* _Excerpt_:
Data Skeptics And The Deep Web: The Explorations Of A Data Scientist

Photo courtesy of the NYC Data Skeptics Meetup, modified by Curiousmatic. 

The pulsing underbelly of the Internet, known as the Deep Web, holds vast and unchecked amounts of dark and often dirty data. With little structure or regulation, skepticism is an important approach to delving into seas of information, beneath which villains operate in tides of secrecy.

Data Skeptics is a Curiousmatic series that covers intriguing Internet and data topics worthy of close and careful examination. The series explores various spaces within the vast and mysterious world of data,  from which we derive insight for curious minds through a lens of informed skepticism.

When did skepticism become a bad word, associated with furrowed brows, frown lines and naysayers? It is not the same as cynicism, and an even further cry from denial.

By its philosophical definition, skepticism is the theory that certain knowledge is impossible. Such is the approach of most data skeptics, whom are well aware of the nuances and vulnerabilities in the belly of the beast that is Big Data.

Image courtesy of Marius B via Flickr.

Perhaps data science consultant Cathy O’Neil describes it best in her paper (pdf), On Being A Date Skeptic, when she says skeptics maintain “a consistently inquisitive attitude toward facts, opinions, or (especially) beliefs stated as facts.” Skepticism, she says, puts the science in data science; it’s the necessary middle ground between unfounded confidence and dismissive doubt.

It’s this attitude that allows growth among our relationships with behemoth concepts like Big Data, in which trust is often placed blindly. Because much like religion, data is nuanced and contextual, shaped by human psychology and endless modes of interpretation.

Importantly, it’s also deeper, more extensive, and muddled than one might presume. Today, from the angle of inquisitive skepticism, we’re taking a dive into the noisiest girth of it all: the Deep Web.

Dr. Jerry And The Deep Web

In New York City, Data Skeptics meet every several months to explore and engage with the gritty details obscured by the hyped up and growing omnipresence of Big Data.

Image courtesy of infocux Technologies via Flickr.

Enter Dr. Jerry Smith, an entrepreneurial data scientist. Boasting 16 years of machine learning, predictive models, and analytics, Dr. Smith is Chief Data Scientist for Capgemini’s Advance Digital Intelligence (ADI) group and Data Science & Analytics (DSA) group.

He would know a thing or two about adventuring into the beyond, having died for 90 seconds half a decade ago. God put him on earth to find answers in data, he says, though he wasn’t dead for long enough to get the full message.

Dr Jerry also flew the A6 intruder for the U.S. Navy (the plane was inspiration for the film Flight of the Intruder) and operated submarine-based nuclear reactors.

“In our hearts, we’re explorers,” Smith says of data scientists like himself. “We look at ones and zeros to find out what is being asked, and what the answers are.”

Smith is here to focus on the open source intelligence, specifically that of the Deep Web and the criminals that operate there.

* _Things to do_:
1) Transcribe the passage of the Deep Web article between "Data Skeptics is" and "cry from denial.", inclusive.
2) Go on with the article about data skeptics and the Deep Web, picking up after its final sentence.

* _Data_:
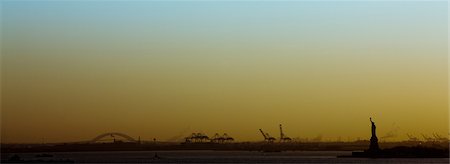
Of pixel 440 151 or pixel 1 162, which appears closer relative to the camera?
pixel 1 162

* _Responses_:
1)
Data Skeptics is a Curiousmatic series that covers intriguing Internet and data topics worthy of close and careful examination. The series explores various spaces within the vast and mysterious world of data,  from which we derive insight for curious minds through a lens of informed skepticism.

When did skepticism become a bad word, associated with furrowed brows, frown lines and naysayers? It is not the same as cynicism, and an even further cry from denial.

2)
Dark space, fire, and ice

For a refresher, the Deep Web consists of information that is open source, but not indexed by search engines, and therefore largely inaccessible. It also dwarfs the surface web considerable at 7500 terabytes, as opposed to just 19.

In poetic contrast, Smith compares the Deep Web both to the freezing submerged majority of an iceberg of knowledge (representative of the Internet) and Dante’s circles of Hell. The Deep Web is for Bad Guys, he explains — which makes sense, considering Dante’s Inferno says the worse offenders “are submerged, while in a fiery hell, up to their necks in ice.”


The level closest to the surface contains websites like Reddit, foreign social media channels, and message boards. The furthest level — level 5 — is what Smith calls “theoretical space,” meaning it’s believed to exist but is in essence untouchable.

In between is where the shady business happens: It’s here you’ll find (or more likely, won’t find) your “Bad Guys,” which according to Smith’s definition can be described as “those not on your side.” Information is made private and untraceable here through encrypted peer-to-peer networks like Tor.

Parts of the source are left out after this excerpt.